▶ PROBLEM STATEMENT
Take the lines below between the one holding "standing: 45%" and the one holding "moving: 71%", inclusive, and copy them exactly. Add nothing.

▶ Stored data
((

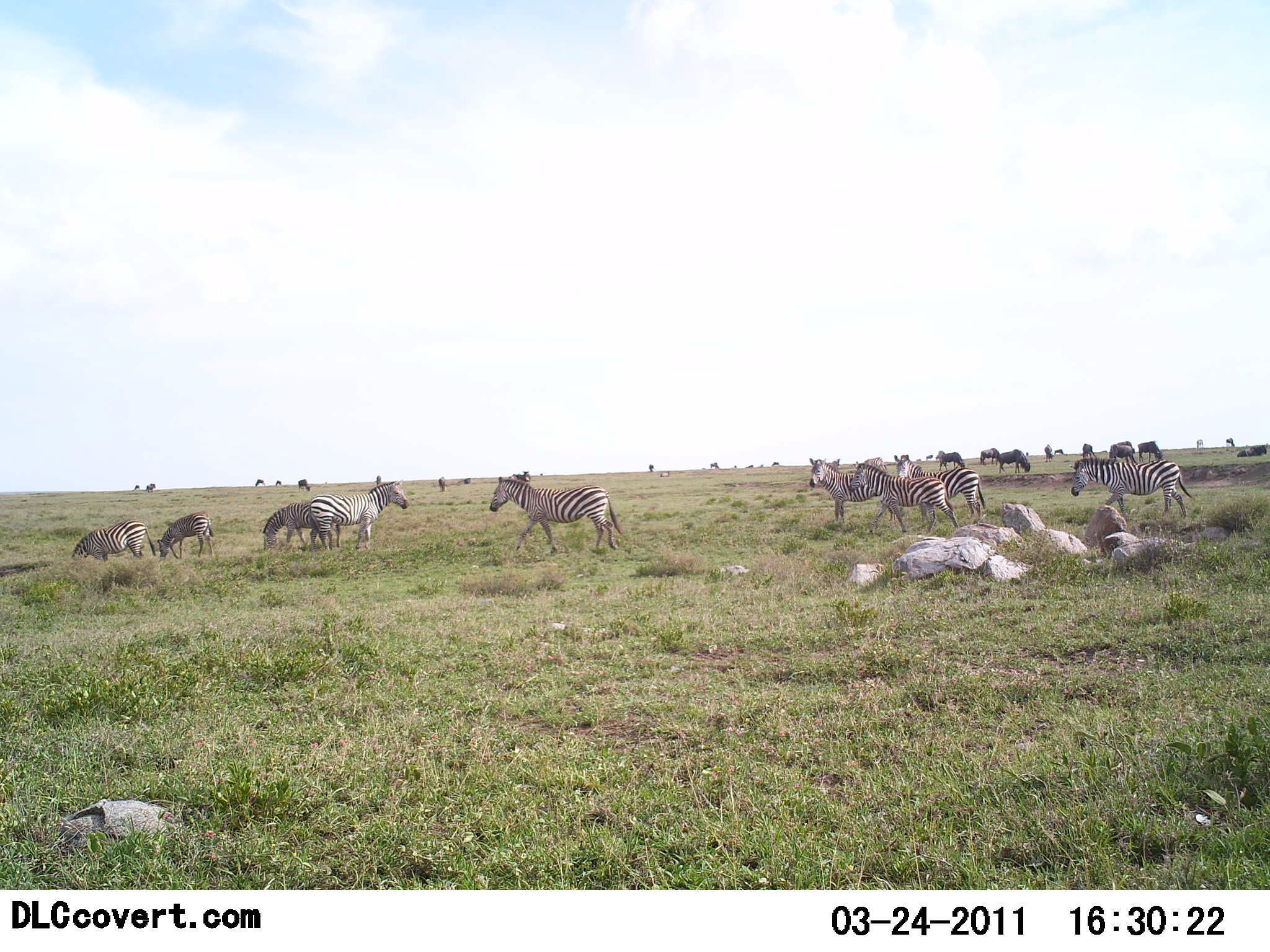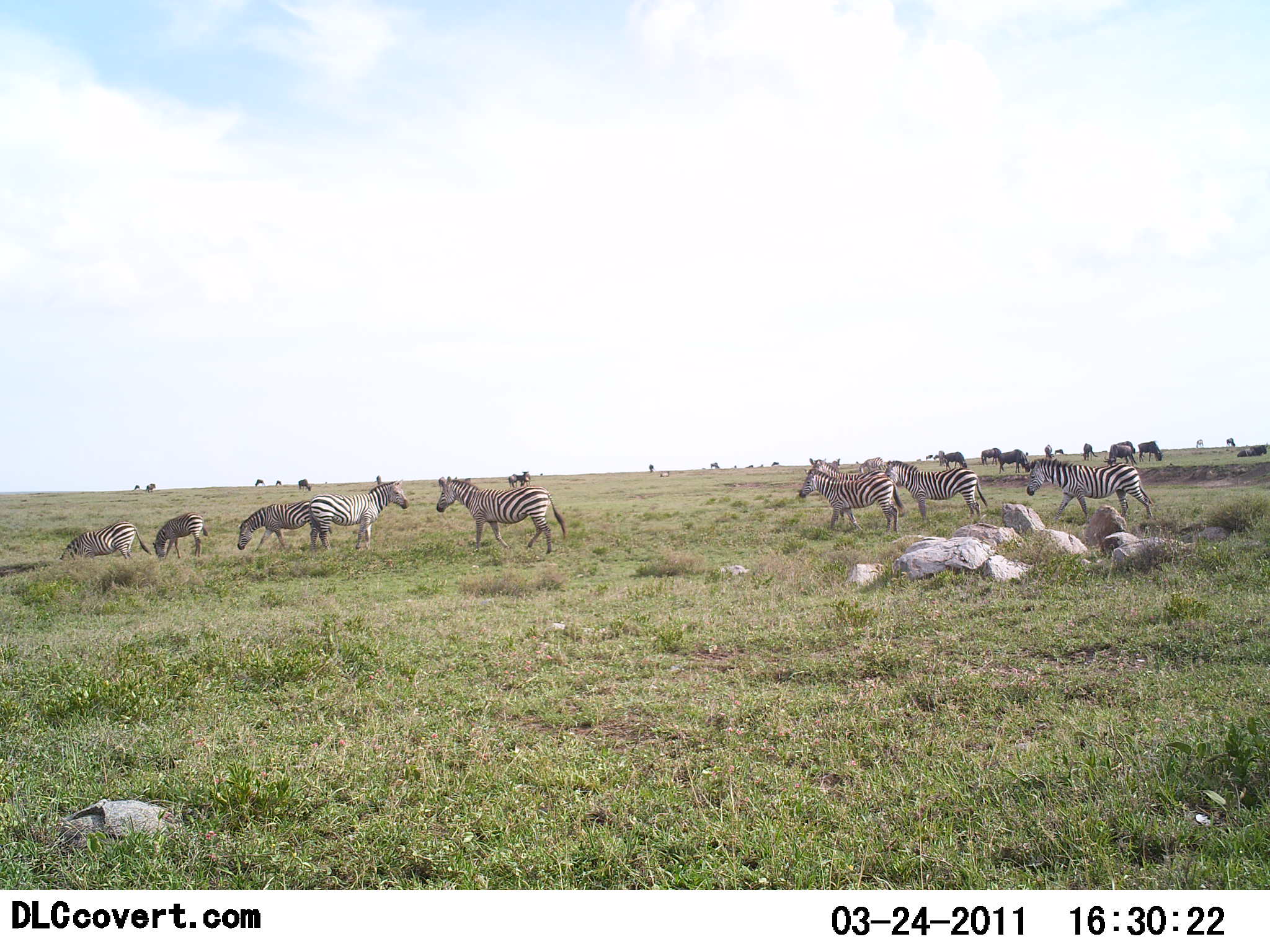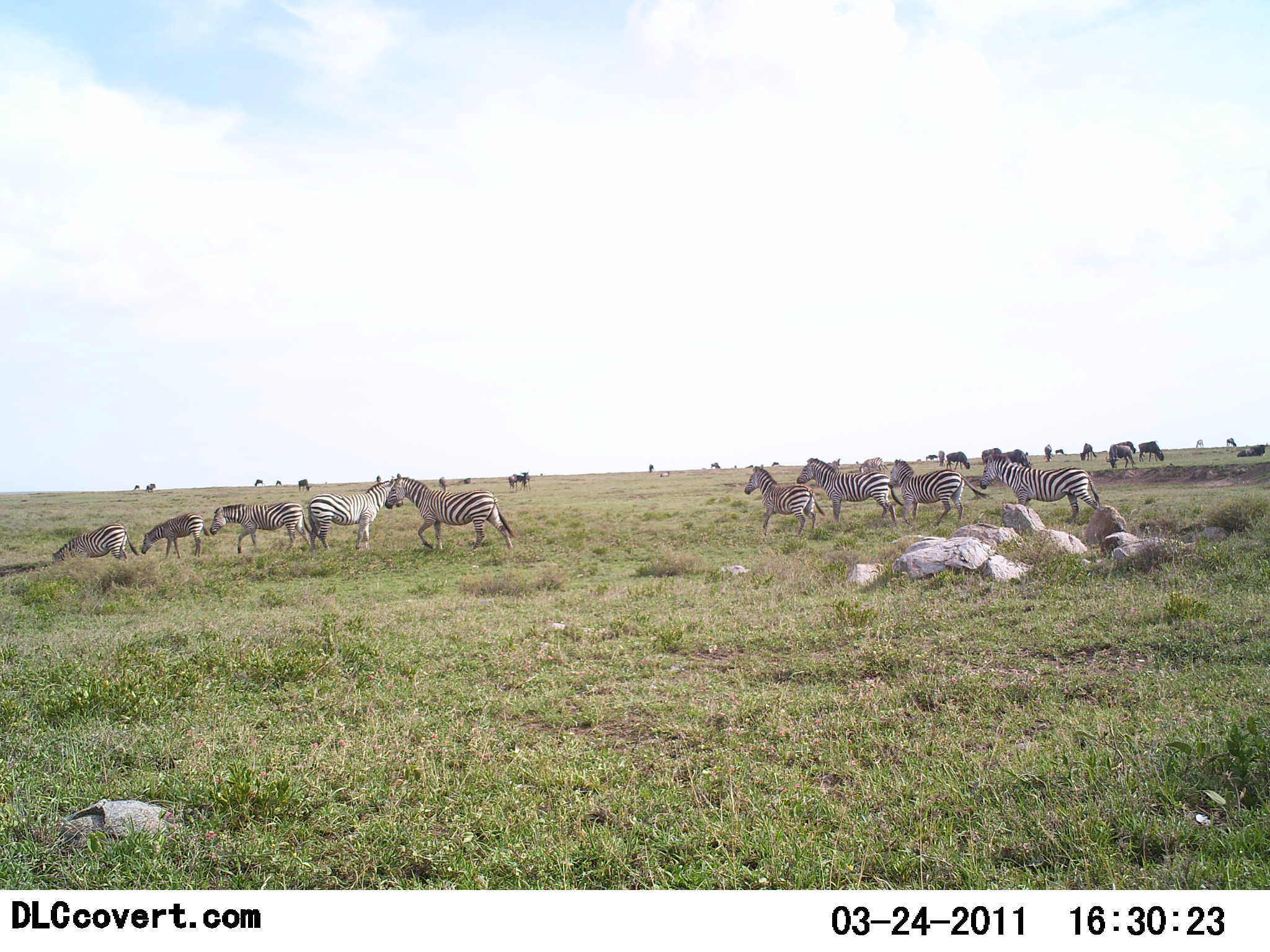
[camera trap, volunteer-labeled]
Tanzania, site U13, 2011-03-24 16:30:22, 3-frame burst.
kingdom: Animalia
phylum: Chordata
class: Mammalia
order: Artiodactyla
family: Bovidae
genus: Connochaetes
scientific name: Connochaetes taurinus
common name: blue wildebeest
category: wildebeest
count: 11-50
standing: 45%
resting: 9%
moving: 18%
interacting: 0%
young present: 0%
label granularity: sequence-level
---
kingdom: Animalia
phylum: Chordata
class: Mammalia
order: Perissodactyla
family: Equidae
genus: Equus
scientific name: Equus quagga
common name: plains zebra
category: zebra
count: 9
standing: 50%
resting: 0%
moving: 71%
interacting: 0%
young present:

))

▶ EXERCISE SOLUTION
standing: 45%
resting: 9%
moving: 18%
interacting: 0%
young present: 0%
label granularity: sequence-level
---
kingdom: Animalia
phylum: Chordata
class: Mammalia
order: Perissodactyla
family: Equidae
genus: Equus
scientific name: Equus quagga
common name: plains zebra
category: zebra
count: 9
standing: 50%
resting: 0%
moving: 71%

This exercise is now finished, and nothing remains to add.